Quando implementou a aviação no País que o acolheu, o jovem alemão Otto Ernst Meyer jamais imaginou ter criado uma das marcas mais amadas pelos brasileiros. Com instinto para inovação, identificou potencial para transformar o uso do aparato de algo que viu ser usado para bombardear a Europa na Primeira Guerra Mundial. Nos conflitos, atuou como oficial observador: tinha a missão de mapear os pontos de ataque.
Ao apostar em um modal ainda pouco explorado, foi desacreditado. Para fundar a Varig, Meyer bateu de porta em porta atrás de investidores. Cooptou 550 acionistas, empresários gaúchos encantados com o trajeto inaugural, sobre a Lagoa dos Patos, de Porto Alegre a Rio Grande, no Sul do Estado.
— Esses acionistas contribuíram com pouquinho, pois ninguém estava acreditando muito naquela história de avião — relembra a Doutora em História Cláudia Musa Fay, professora de história da aviação no curso de Ciências Aeronáuticas da PUCRS.
A chamada “Linha da Lagoa” tinha uma única escala, em Pelotas, e era atendida pelo hidroavião germânico Dornier Wal - abrasileirado como Atlântico -, patrimônio da também alemã Condor Syndikat.
Com uma aeronave emprestada e parcos recursos, nascia, a partir de uma assembleia geral realizada em 7 de maio de 1927, a Viação Aérea-Riograndense (Varig).
Propulsor da Varig, no entanto, o Atlântico quase faliu a empresa logo no segundo semestre de existência.
— O Atlântico, que era emprestado pelo Condor Syndikat, voltou para eles, que fundaram, no Rio (de Janeiro) a Condor. Isso quase quebrou a Varig, que não tinha avião, mas era a pioneira, por voar primeiro — explica a especialista.

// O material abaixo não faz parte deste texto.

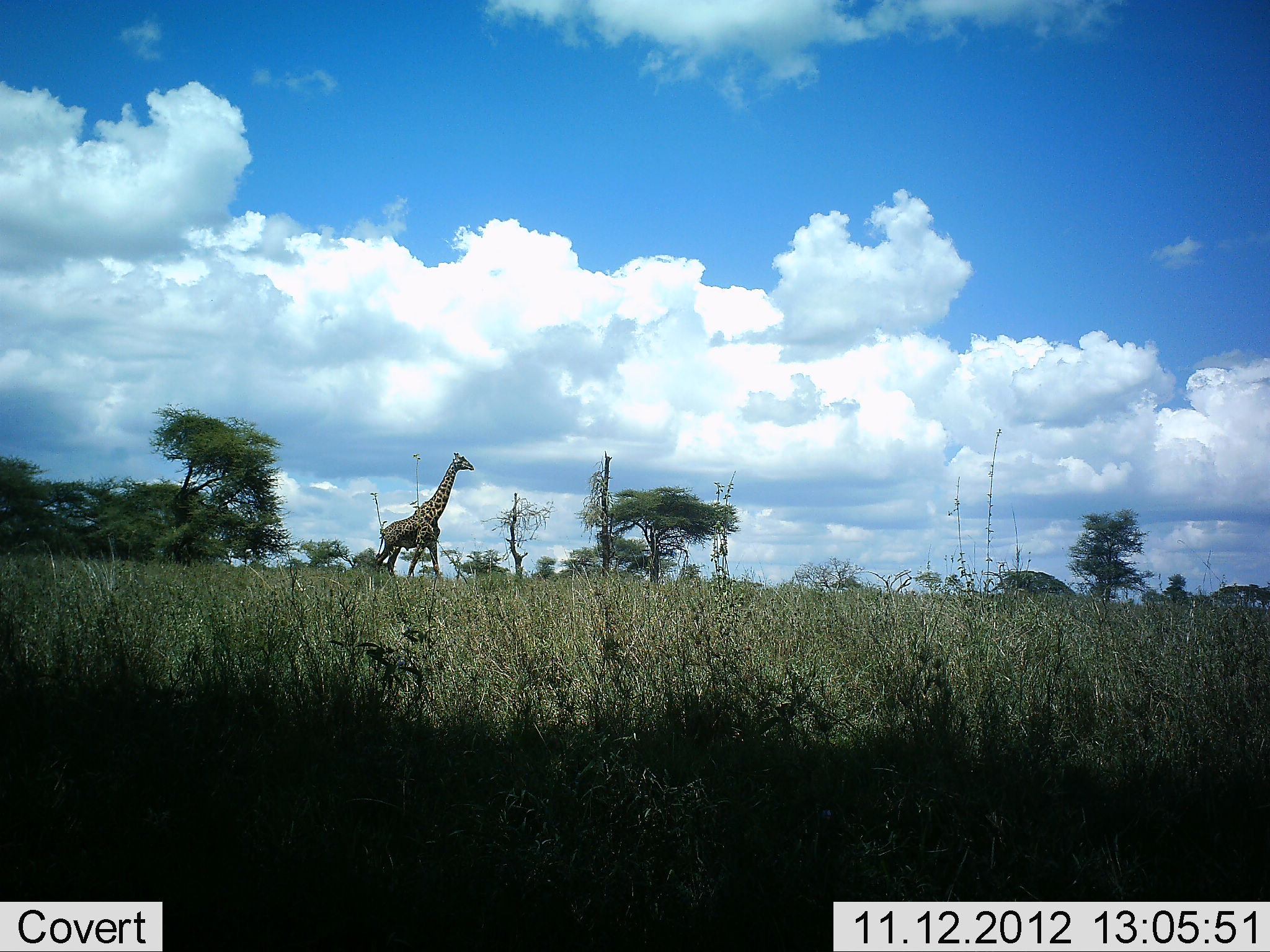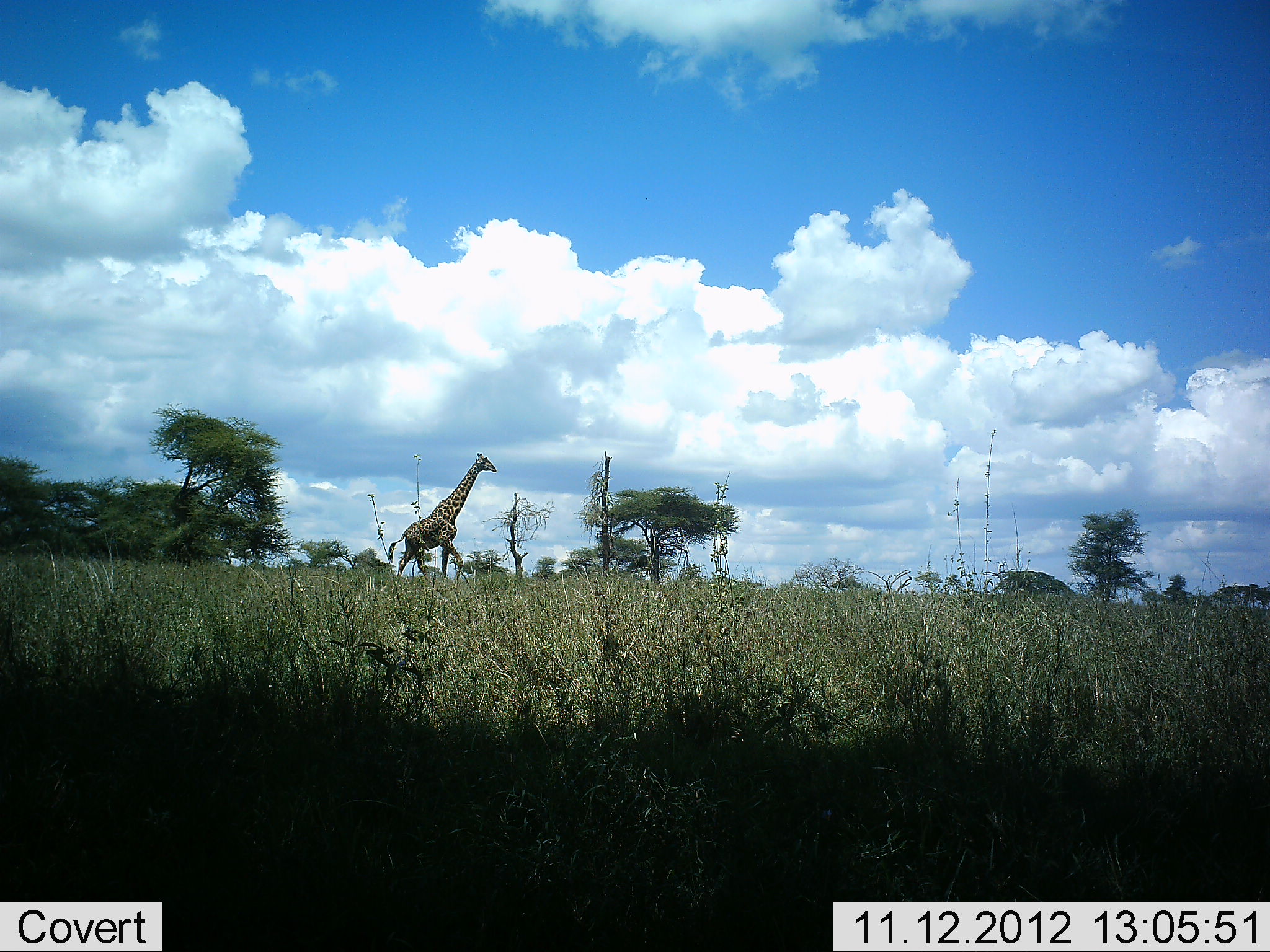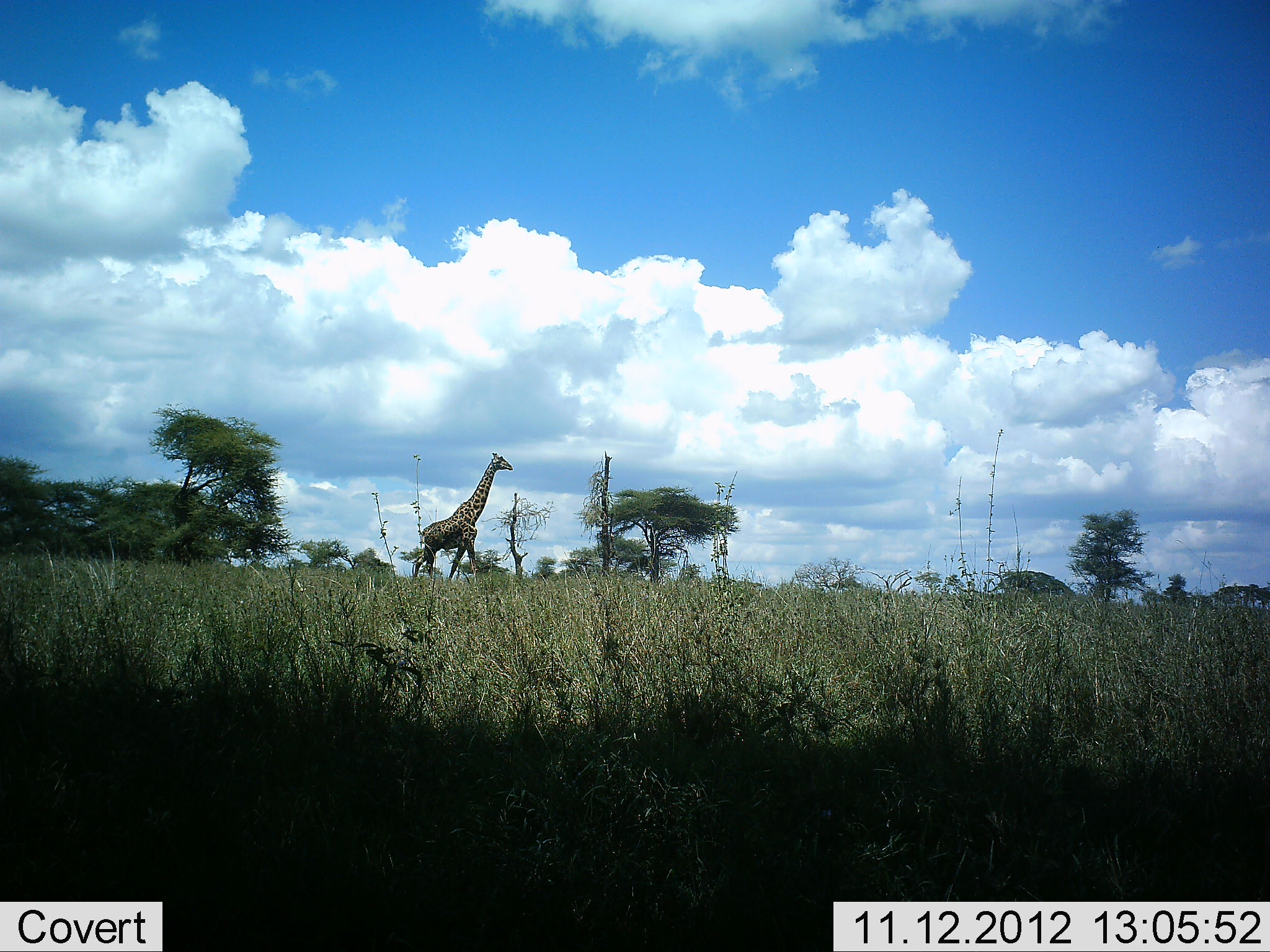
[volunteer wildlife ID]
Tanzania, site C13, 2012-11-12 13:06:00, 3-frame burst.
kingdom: Animalia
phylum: Chordata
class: Mammalia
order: Artiodactyla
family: Giraffidae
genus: Giraffa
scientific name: Giraffa camelopardalis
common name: giraffe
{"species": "giraffe (Giraffa camelopardalis)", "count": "1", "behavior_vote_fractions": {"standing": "0%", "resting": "0%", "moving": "100%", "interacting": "0%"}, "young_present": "0%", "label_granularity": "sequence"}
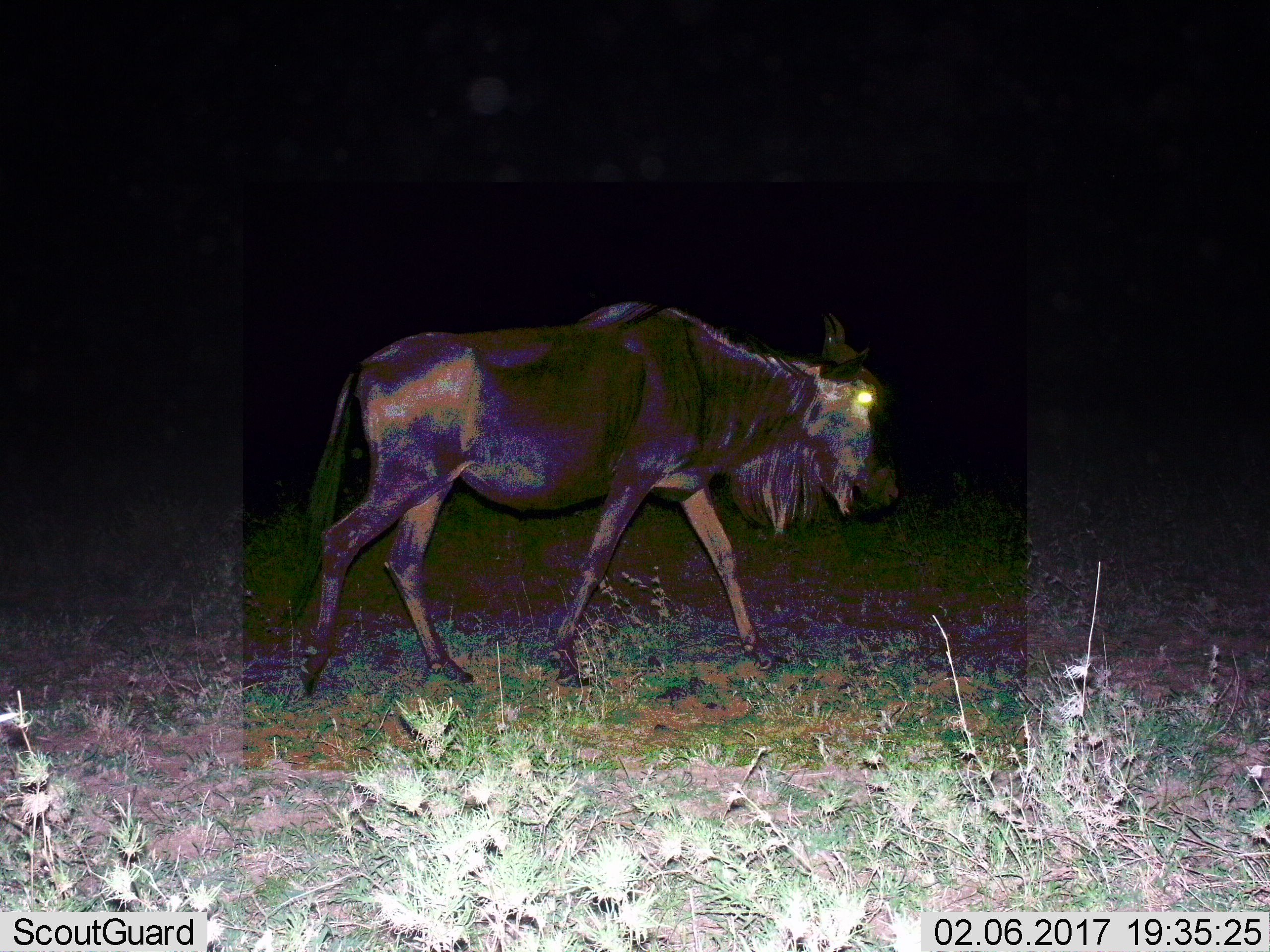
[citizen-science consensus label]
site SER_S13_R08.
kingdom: Animalia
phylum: Chordata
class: Mammalia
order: Artiodactyla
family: Bovidae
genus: Connochaetes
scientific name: Connochaetes taurinus taurinus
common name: blue wildebeest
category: wildebeestblue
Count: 1.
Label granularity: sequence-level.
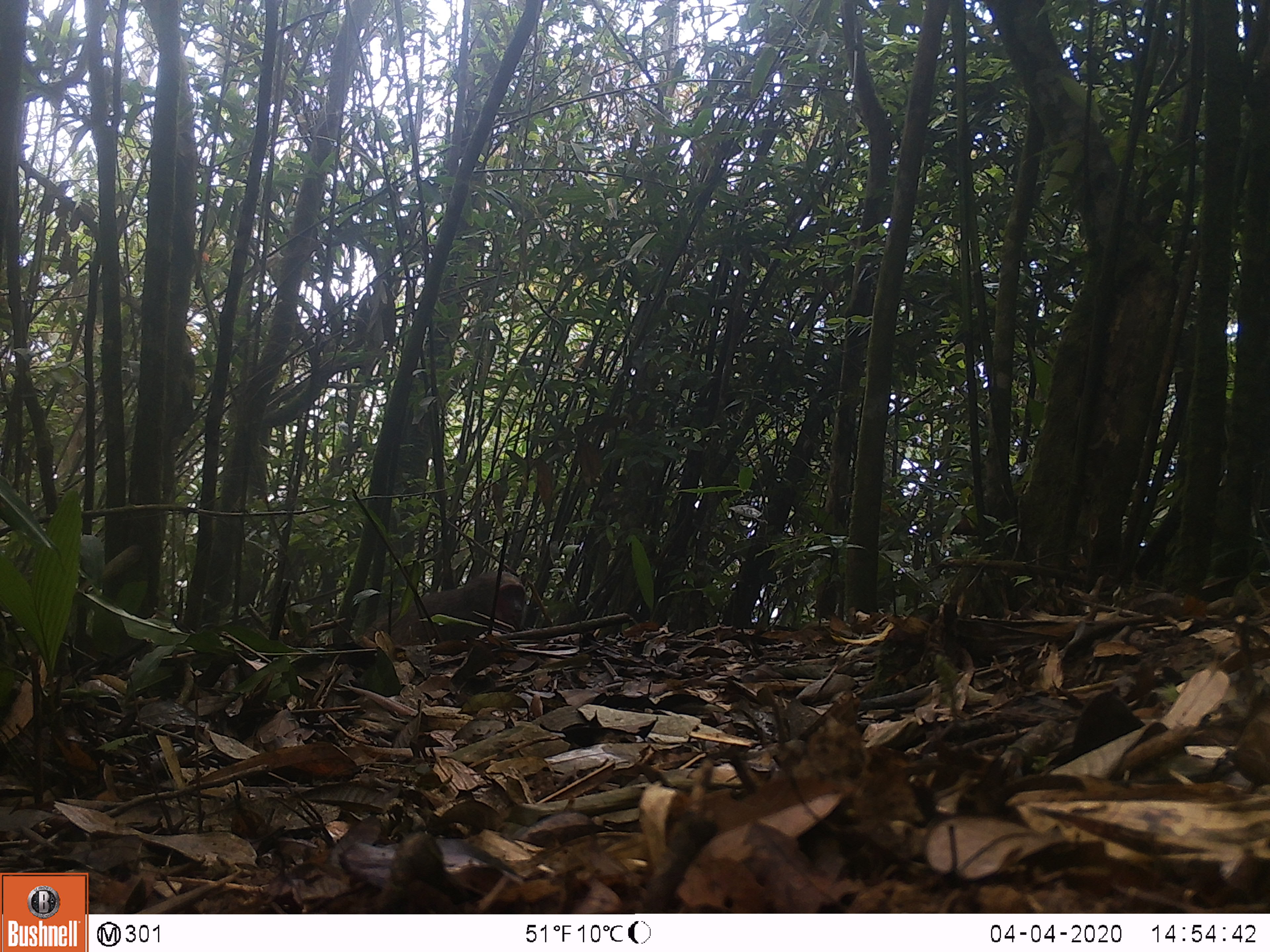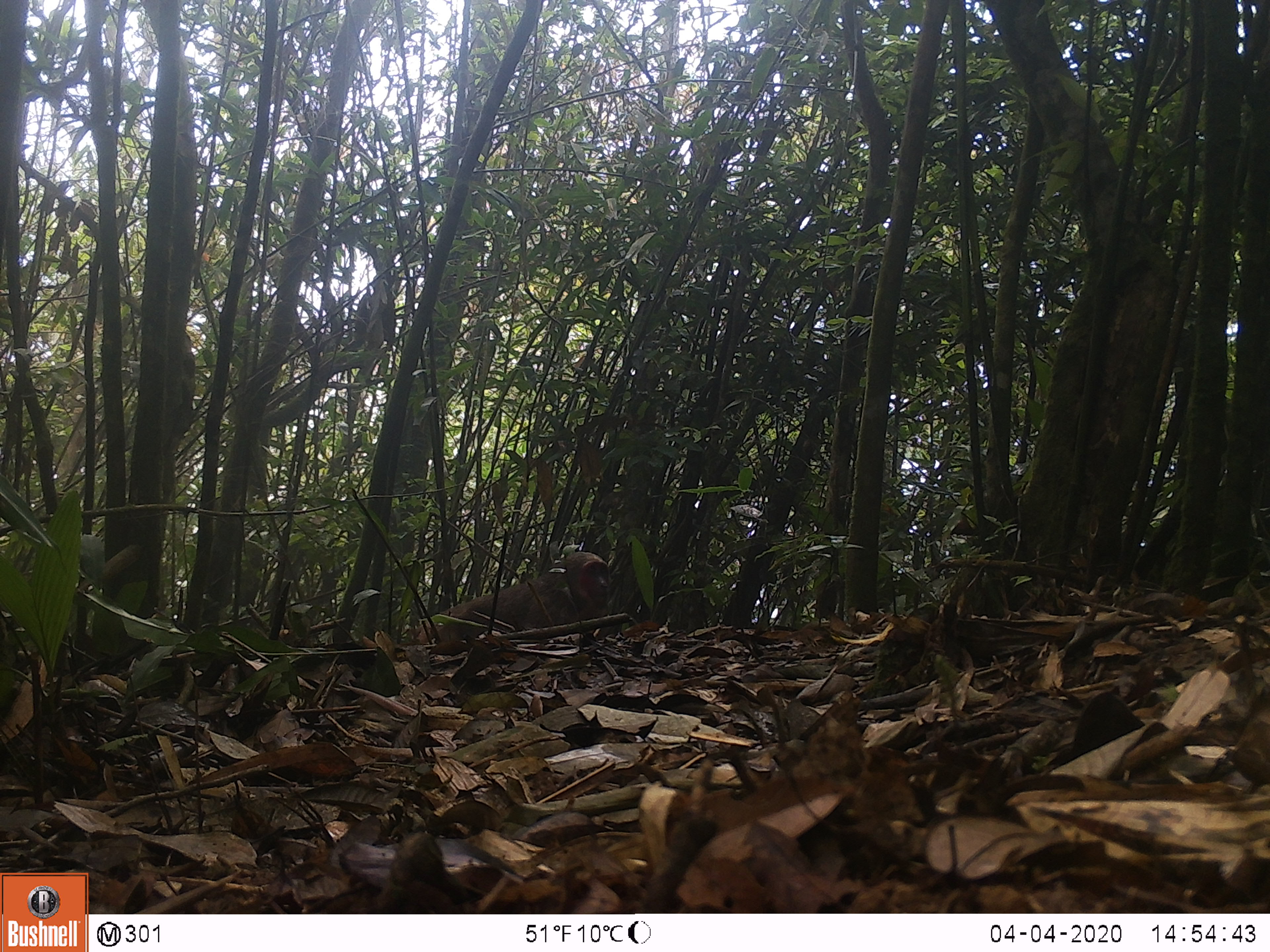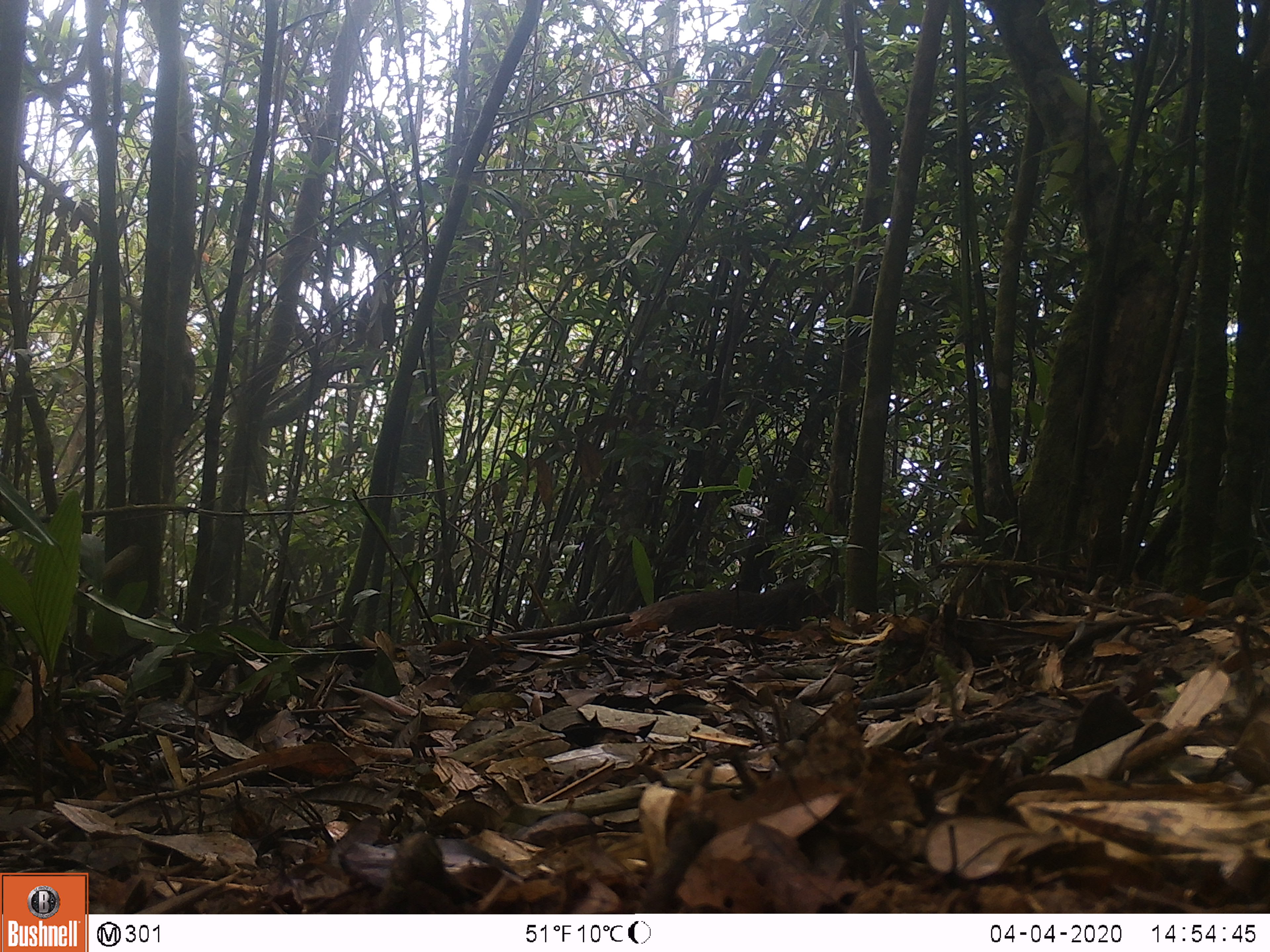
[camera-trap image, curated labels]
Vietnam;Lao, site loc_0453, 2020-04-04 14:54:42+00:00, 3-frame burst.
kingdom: Animalia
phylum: Chordata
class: Mammalia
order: Primates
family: Cercopithecidae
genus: Macaca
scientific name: Macaca arctoides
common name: stump-tailed macaque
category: stump tailed macaque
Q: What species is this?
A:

A proximidade de Meyer com os militares que tramavam a tomada do poder em 1930 gerou frutos. Com apoio do Governo, a Varig ganhou um terreno para construção de seu hangar e pôde comprar o primeiro avião próprio, um Junkers F13. Na obra Berta: Os Anos Dourados da Varig (Ed. do Autor, 2017), o jornalista Mário de Albuquerque reafirma que o apoio de Getúlio Vargas e do interventor federal no RS, Flores da Cunha, livrou a empresa da grave crise financeira.
A Varig foi a pioneira nas rotas internacionais partindo do Brasil, pelo trecho Porto Alegre - Montevidéu, em 1942. Ganhou também a concessão das rotas da Real e da Panair, uma jogada política que a fez crescer. Para a América do Norte, resgatou o que antes pertencia à Cruzeiro do Sul, companhia que operava de forma deficitária, sem os subsídios pleiteados junto ao Governo Federal. Em 1955, o icônico Constellation virou um “avião celebridade”, com um serviço de bordo de primeira nos voos até Nova York.
— Ali começa o serviço de bordo refinado, pois sabe que vai competir com empresas estrangeiras, que vão voar aqui — compara a professora Cláudia Fay.
O primeiro funcionário foi Ruben Martin Berta, contratado aos 19 anos de idade. É tido até hoje como o maior presidente da história da companhia, e tem sua trajetória contada em livros e publicações. Chegou ao cargo mais alto durante a Segunda Guerra Mundial. Foi alçado à chefia, em especial, por dois fatores: Otto Meyer se afastou por temer a estatização e o presidente seguinte, Érico de Assis Brasil, morreu em um acidente aéreo.